*Exercise prompt*: Give the entries below again, word for word, and leave out the images.

Segment Open

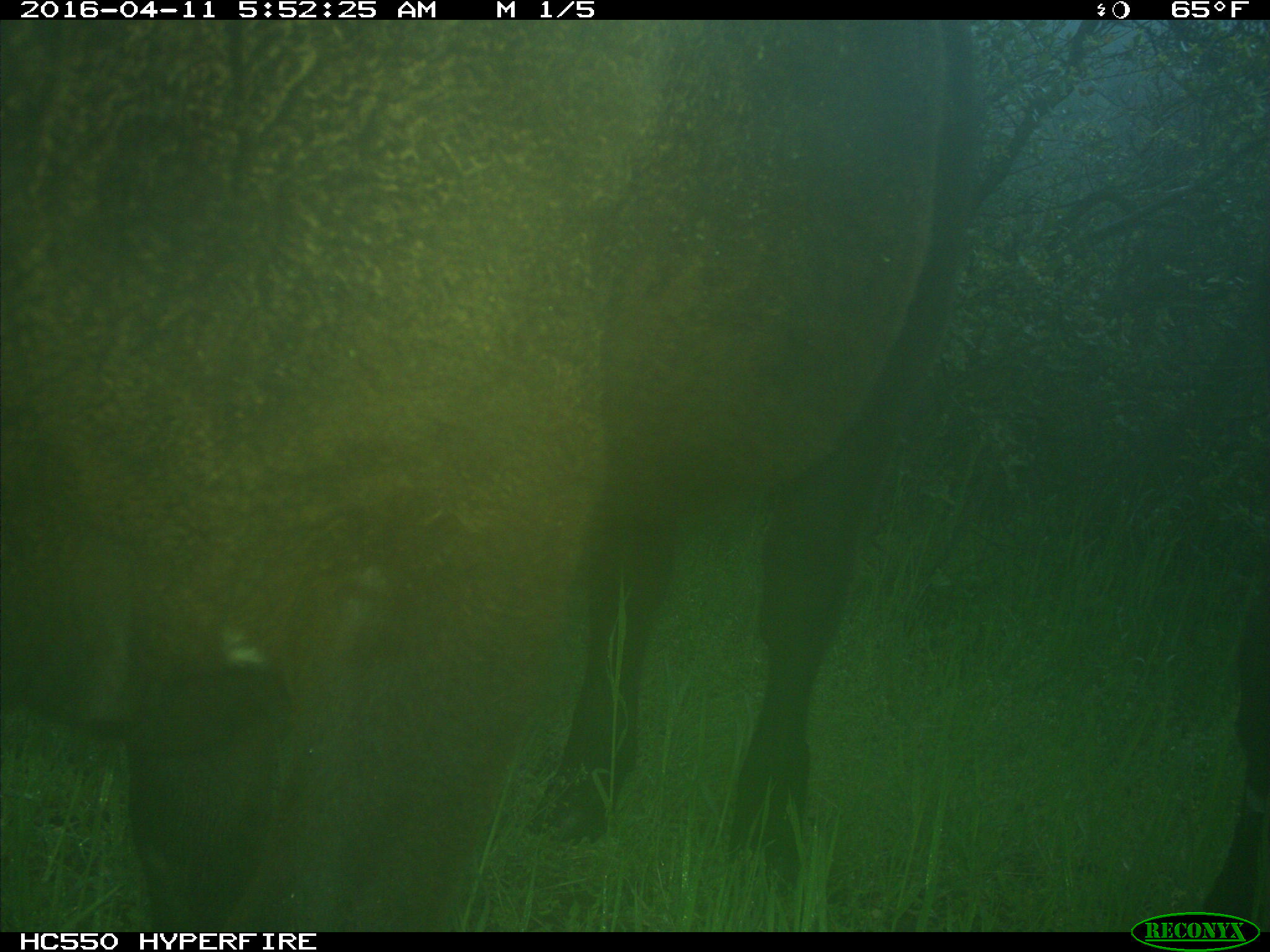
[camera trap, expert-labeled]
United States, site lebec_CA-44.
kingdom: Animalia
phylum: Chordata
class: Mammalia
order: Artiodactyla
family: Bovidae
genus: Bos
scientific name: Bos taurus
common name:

Segment Closed

*Result of the task*:
[camera trap, expert-labeled]
United States, site lebec_CA-44.
kingdom: Animalia
phylum: Chordata
class: Mammalia
order: Artiodactyla
family: Bovidae
genus: Bos
scientific name: Bos taurus
common name:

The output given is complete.